__Source__:
━━━━━━

During implementation of the last five-year plan, it became evident that a higher level of student engagement than is now the case is essential to the future vitality and success of the College. Engaging students more fully can also have a compounding effect that will help attract other motivated students and raise the College's reputation. Student engagement, therefore, is the focus of the current five-year strategic plan and its three goals.
The first goal recognizes that the recruitment and retention of interested and motivated high school students will result in students who are engaged once they begin their course of study at the College. The second goal continues this theme by further engaging students via a demanding program of study and opportunities for experiential learning and student self-empowerment. The third goal suggests that student engagement in learning is heightened by a rich extracurricular and co-curricular life supported by adequate programs and facilities.
The College will use the National Survey of Student Engagement, a self-study in which it has participated for several years, to measure progress against national norms.

━━━━━━

__Data rows__:
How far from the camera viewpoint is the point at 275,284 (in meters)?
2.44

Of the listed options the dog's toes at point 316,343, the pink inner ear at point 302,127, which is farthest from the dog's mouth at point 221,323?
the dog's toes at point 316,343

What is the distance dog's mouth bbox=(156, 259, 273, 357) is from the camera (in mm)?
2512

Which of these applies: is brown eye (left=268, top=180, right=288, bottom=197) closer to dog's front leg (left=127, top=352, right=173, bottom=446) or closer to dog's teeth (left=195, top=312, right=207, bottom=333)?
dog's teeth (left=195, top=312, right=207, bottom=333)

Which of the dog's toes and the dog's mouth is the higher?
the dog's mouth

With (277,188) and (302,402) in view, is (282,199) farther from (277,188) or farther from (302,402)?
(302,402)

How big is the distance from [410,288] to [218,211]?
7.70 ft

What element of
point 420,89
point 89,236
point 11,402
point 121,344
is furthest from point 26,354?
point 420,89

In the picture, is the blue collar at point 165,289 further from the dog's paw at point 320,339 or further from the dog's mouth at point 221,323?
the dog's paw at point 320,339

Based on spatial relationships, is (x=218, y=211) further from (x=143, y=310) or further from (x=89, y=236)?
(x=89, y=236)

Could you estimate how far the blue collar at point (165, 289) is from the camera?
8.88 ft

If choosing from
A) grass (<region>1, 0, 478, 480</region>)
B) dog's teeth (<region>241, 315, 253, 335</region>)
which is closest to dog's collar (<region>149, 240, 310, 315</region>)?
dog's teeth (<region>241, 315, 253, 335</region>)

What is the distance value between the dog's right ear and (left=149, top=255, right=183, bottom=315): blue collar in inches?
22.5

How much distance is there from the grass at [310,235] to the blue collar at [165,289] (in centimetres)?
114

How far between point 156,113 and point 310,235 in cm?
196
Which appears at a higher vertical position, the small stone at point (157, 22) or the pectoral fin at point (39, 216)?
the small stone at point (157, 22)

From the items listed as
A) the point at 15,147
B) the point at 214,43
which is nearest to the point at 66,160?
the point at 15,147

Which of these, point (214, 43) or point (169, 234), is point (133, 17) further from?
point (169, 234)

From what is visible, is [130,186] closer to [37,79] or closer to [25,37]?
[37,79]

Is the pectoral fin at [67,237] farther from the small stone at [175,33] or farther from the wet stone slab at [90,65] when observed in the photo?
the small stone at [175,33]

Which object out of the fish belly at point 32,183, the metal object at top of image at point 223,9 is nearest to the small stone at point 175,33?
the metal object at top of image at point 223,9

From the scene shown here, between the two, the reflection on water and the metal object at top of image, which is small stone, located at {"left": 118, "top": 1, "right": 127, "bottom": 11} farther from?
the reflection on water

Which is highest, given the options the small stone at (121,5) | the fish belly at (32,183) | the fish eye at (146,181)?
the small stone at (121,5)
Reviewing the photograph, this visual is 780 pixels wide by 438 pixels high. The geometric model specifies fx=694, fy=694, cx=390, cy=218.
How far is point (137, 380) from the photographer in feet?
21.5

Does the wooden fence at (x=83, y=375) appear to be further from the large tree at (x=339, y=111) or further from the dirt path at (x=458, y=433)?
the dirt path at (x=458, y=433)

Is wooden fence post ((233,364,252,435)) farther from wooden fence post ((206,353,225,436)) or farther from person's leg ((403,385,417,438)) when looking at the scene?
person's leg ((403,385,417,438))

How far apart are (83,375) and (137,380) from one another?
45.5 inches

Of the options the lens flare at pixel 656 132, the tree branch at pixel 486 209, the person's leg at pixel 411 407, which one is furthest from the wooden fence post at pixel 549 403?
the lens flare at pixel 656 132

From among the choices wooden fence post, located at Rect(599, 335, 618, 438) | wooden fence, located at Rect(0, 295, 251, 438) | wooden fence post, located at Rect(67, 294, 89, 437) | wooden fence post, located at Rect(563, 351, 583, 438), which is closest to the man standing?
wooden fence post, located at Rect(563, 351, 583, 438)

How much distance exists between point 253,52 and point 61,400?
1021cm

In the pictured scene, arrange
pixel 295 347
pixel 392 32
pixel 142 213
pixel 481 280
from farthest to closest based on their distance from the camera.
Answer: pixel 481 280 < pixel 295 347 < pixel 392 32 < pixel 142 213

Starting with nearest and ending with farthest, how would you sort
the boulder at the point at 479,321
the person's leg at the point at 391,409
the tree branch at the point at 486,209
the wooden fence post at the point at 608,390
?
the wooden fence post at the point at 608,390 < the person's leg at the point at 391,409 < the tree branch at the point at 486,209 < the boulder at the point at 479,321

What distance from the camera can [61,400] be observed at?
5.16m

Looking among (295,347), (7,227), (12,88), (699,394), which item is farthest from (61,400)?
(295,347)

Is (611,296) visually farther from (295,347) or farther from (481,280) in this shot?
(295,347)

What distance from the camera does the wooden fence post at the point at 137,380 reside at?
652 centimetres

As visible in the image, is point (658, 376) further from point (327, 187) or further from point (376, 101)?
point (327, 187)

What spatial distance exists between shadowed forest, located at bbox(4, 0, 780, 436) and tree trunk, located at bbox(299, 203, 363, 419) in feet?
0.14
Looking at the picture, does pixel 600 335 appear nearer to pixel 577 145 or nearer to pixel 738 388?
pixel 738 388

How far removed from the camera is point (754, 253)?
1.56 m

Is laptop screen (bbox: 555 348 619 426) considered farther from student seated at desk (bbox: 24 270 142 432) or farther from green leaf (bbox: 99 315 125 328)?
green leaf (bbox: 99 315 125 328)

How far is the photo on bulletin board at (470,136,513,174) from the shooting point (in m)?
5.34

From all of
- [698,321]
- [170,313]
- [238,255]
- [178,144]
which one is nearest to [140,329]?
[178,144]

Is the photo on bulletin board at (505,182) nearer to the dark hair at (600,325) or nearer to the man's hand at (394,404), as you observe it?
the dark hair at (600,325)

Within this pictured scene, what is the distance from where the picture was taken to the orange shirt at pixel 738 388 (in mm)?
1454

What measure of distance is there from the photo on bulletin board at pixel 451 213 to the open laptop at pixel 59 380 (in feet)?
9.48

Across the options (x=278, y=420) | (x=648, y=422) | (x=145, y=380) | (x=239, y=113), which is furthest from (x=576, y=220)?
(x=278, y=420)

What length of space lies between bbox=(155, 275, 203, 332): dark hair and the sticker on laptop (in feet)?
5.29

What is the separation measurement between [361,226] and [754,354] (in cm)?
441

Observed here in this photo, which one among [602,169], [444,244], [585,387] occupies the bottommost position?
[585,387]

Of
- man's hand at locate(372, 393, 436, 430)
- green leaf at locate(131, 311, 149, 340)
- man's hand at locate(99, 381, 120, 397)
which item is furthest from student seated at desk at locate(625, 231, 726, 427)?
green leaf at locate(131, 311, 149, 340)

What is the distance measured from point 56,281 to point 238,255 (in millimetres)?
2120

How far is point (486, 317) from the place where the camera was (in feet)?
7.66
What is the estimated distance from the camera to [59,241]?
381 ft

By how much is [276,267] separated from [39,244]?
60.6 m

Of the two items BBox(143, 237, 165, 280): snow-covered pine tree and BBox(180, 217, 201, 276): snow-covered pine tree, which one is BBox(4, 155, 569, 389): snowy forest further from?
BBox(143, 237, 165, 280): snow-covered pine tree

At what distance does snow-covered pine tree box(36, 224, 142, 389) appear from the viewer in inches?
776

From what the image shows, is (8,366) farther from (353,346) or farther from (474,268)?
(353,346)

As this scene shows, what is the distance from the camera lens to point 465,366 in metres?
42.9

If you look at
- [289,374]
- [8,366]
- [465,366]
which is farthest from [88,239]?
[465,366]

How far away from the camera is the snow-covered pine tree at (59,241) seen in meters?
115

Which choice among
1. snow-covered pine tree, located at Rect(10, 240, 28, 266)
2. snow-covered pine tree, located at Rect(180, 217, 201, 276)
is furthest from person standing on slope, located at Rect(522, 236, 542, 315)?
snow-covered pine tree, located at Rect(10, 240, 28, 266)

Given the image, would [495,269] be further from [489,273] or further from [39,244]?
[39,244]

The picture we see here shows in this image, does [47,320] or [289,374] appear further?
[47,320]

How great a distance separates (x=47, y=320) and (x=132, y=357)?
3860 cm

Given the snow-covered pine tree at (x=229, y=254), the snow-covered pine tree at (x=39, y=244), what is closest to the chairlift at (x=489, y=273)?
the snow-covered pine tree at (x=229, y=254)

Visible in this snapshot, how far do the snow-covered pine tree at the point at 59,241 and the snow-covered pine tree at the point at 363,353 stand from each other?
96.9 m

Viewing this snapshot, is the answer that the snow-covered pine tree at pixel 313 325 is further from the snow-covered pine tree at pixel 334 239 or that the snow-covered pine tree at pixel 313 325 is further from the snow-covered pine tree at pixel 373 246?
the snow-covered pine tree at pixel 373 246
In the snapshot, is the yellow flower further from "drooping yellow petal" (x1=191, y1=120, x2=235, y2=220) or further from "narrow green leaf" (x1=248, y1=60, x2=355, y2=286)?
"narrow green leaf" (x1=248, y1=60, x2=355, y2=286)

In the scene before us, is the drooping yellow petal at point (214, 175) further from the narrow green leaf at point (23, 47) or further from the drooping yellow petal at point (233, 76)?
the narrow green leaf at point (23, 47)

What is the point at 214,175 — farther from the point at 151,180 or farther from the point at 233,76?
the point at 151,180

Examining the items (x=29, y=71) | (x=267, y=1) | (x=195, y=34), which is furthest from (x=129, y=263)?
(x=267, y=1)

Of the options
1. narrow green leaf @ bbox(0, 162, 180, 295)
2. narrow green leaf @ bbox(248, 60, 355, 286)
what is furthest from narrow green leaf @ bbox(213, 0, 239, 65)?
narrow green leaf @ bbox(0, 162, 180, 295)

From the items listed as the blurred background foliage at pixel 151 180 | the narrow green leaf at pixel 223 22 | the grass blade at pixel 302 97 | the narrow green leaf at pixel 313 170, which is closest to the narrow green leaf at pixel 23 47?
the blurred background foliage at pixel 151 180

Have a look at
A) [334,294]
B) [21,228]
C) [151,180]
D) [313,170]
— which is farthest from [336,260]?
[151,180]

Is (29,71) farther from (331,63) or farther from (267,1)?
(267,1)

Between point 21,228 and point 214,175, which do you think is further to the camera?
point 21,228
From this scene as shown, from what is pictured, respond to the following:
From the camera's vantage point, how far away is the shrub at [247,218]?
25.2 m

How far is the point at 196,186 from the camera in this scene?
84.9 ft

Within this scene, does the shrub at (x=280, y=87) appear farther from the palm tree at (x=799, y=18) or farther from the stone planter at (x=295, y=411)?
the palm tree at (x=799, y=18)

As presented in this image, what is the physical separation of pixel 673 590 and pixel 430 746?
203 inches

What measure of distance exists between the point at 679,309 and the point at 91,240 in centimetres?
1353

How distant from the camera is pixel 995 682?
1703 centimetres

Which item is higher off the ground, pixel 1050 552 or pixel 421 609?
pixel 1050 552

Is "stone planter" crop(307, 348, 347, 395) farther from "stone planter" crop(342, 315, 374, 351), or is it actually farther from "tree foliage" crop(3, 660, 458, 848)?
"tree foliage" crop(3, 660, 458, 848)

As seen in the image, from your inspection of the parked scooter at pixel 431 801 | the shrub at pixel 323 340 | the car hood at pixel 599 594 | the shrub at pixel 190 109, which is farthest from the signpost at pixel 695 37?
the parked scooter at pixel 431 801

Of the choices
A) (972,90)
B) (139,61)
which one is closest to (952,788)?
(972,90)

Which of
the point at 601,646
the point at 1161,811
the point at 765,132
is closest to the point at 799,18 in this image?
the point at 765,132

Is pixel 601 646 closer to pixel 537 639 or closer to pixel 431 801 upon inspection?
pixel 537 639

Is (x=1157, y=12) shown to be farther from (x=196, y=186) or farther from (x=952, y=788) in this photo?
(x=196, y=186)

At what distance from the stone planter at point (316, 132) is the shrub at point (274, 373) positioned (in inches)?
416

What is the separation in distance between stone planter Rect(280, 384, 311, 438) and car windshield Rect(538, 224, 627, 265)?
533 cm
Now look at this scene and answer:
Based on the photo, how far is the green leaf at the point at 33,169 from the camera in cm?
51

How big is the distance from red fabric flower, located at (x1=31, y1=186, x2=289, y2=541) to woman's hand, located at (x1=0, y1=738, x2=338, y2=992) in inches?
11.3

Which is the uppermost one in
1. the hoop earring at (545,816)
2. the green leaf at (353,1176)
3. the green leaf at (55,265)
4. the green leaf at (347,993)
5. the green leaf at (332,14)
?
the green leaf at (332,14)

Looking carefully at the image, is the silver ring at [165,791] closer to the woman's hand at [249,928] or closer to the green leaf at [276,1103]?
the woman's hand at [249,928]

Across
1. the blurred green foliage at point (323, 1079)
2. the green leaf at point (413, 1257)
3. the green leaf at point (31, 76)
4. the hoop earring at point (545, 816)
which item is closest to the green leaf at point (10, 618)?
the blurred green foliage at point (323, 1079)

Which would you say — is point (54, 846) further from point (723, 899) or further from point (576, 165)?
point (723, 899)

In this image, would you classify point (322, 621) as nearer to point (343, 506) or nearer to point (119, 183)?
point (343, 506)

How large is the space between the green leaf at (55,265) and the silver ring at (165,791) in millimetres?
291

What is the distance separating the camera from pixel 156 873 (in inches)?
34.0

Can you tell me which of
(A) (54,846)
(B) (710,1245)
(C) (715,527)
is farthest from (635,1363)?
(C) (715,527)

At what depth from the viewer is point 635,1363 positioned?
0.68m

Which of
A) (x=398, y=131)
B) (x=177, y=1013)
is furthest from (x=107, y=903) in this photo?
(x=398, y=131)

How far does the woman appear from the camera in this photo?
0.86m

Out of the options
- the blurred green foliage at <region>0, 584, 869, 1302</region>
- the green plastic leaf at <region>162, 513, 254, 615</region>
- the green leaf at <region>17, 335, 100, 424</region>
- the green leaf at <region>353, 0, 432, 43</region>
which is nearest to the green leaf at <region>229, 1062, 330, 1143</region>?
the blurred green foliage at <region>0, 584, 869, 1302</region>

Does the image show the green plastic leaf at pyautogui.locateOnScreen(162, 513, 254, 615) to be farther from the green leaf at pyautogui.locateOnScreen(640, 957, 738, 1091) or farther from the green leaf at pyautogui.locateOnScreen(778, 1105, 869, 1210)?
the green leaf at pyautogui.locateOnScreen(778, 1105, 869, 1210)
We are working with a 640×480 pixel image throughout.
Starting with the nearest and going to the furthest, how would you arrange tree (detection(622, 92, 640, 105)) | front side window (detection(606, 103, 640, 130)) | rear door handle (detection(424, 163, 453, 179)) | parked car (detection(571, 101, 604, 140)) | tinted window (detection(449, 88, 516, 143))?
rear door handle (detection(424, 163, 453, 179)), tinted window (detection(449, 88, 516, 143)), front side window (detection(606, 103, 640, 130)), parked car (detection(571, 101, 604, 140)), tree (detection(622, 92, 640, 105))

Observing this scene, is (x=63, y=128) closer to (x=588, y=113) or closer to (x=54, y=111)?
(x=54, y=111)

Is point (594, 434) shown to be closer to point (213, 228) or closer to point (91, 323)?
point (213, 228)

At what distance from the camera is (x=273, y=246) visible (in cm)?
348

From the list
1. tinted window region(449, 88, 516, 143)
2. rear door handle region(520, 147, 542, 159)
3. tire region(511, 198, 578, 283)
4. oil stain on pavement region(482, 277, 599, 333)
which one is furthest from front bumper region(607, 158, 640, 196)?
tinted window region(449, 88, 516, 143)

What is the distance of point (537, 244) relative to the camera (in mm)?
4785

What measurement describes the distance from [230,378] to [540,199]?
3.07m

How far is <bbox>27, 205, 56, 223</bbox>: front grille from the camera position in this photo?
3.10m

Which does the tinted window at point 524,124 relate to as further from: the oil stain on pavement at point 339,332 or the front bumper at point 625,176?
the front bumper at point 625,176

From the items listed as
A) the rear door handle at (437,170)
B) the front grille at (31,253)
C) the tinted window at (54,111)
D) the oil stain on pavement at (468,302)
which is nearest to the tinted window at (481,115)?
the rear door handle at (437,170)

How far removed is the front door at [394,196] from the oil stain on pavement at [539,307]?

━━━━━━

__Tasks to carry out__:
A – Summarize the text about the College's strategic plan in two sentences.
B – Continue the text about the College's strategic plan from the point where it stops.
The rows have no connection to the text about the College's strategic plan.

__Results for each task__:
A – The College's current five-year strategic plan focuses on student engagement, which the previous plan showed to be essential to the College's vitality and success. Its three goals cover recruiting and retaining motivated students, engaging them through a demanding program of study and experiential learning, and enriching extracurricular and co-curricular life, with progress measured by the National Survey of Student Engagement.

B –
Goal 1: Recruit and retain a more motivated, capable, and diverse student body.
Objective 1: Increase financial aid to new and returning students.
Initiative 1: Increase the College's endowment by $30 million for the new scholarships included in the Strategic Plan. (Top priority.)
Initiative 2: Develop a merit scholarship program to reward students for excellent academic work at Randolph-Macon.
Initiative 3: Increase the need-based financial aid for capable students who will be successful academically at the College.
Initiative 4: Create a merit scholarship program for capable students interested in the natural and mathematical sciences.
Objective 2: Continue to develop a marketing and admissions strategy that more successfully recruits a more motivated, capable, and diverse student body.
Initiative 1: Identify and consider all measures of student success in the admissions process.
Initiative 2: Enroll more students interested in the sciences.
Initiative 3: Continue to integrate and coordinate academic and athletic recruiting.
Initiative 4: Assess and revise the integrated marketing and communications plan to support directly the "peaks of excellence" and the goals and objectives of the new strategic plan.
Initiative 5: Improve campus facilities in order to facilitate recruitment.
Initiative 6: Involve faculty and staff more efficiently in the admissions process and find ways to use them more effectively.
Objective 3: Increase the racial, ethnic, economic, geographic, religious, and academic diversity of the College community.
Initiative 1: Develop scholarship programs targeted to minority populations in order to diversify the student body.
Initiative 2: Encourage faculty and student participation in the recruitment of minority students.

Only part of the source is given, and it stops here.